TEXTAUSZUG:
####################

Hausschlachtung: wie in alten Zeiten
Alles ist bereit. In den beiden Schweinekesseln dampft das heiße Wasser. Die Metzger haben ihre fast knöchellangen weißen Plastikschürzen angelegt. Die Messer sind geschärft. Auch ich bin bereit, habe mich innerlich gewappnet für das, was da auf mich zukommen mag. Noch nie bin ich dabei gewesen, wenn ein Tier geschlachtet wurde. Entsprechend mulmig ist das Bauchgefühl. Doch ich bin ja keine Vegetarierin, sondern esse auch gerne mal ein Stück Fleisch. Da muss man das aushalten können, sage ich mir. Und beruhige mich mit dem Gedanken, dass eine Hausschlachtung hier im Freilandmuseum Wackershofen in der Region Hohenlohe sicherlich eine andere Nummer ist als in einem großen Schlachthof den Leuten bei der Arbeit zuzusehen.
Trotzdem überwiegt ein kleines bisschen die Erleichterung, als klar wird, dass nur die drei Metzger beim Töten des Schweins dabei sind. „Auch die meisten Landwirte schauen nicht zu, wenn eines ihrer Tiere getötet wird“, sagt Rudolf Bühler. Die Sau, die im benachbarten Stall nichtsahnend ihr Schicksal erwartet, stammt aus einer seiner Schweineherden – und auch er bleibt draußen. Dabei ist Bühler mit den Tieren so vertraut wie kaum jemand sonst. Noch Anfang der 1980er Jahre galt das Schwäbisch-Hällische Landschwein als fast ausgestorben. Magere Fleischrassen hatten die robusten, aber zum Fettansatz neigenden Tiere vom Markt verdrängt. Bühler gründete mit einigen anderen Hohenloher Bauern und den letzten sieben verbliebenen Sauen 1986 die Züchtervereinigung Schwäbisch-Hällisches Schwein und sicherte der ältesten Schweinerasse Deutschlands damit das Überleben. Heute gilt das Fleisch wieder als Spezialität.

####################

AUFGEFÜHRTE EINTRÄGE:

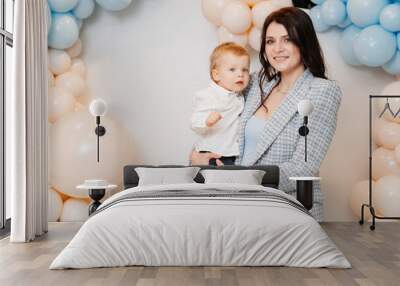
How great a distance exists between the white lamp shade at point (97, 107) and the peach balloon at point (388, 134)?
276 centimetres

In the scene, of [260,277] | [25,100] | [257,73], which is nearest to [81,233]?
[260,277]

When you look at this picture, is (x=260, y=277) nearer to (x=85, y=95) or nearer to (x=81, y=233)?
(x=81, y=233)

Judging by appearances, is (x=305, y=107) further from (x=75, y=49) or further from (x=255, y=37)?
(x=75, y=49)

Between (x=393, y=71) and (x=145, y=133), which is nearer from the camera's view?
(x=393, y=71)

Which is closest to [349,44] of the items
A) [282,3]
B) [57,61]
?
[282,3]

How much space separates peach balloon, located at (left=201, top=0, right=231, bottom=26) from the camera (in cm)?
648

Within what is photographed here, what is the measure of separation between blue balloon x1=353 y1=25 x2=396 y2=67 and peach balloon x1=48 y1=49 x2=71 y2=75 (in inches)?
116

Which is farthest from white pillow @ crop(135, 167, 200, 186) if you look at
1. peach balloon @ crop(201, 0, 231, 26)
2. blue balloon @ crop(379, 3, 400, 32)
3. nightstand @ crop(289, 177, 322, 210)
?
blue balloon @ crop(379, 3, 400, 32)

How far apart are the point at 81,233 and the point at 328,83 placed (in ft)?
10.6

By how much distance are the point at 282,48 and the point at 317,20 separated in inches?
18.6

####################

ARBEITSANWEISUNG:
Beantworten Sie anhand des Berichts über die Hausschlachtung:
(a) In welchem Museum findet die Hausschlachtung statt?
(b) Wer ist beim Töten des Schweins dabei?
(c) Mit wie vielen verbliebenen Sauen wurde 1986 die Züchtervereinigung Schwäbisch-Hällisches Schwein gegründet?
Die Daten haben mit dem Bericht über die Hausschlachtung nichts zu tun.

LÖSUNG:
(a) Im Freilandmuseum Wackershofen in der Region Hohenlohe.
(b) Nur die drei Metzger.
(c) Mit den letzten sieben verbliebenen Sauen.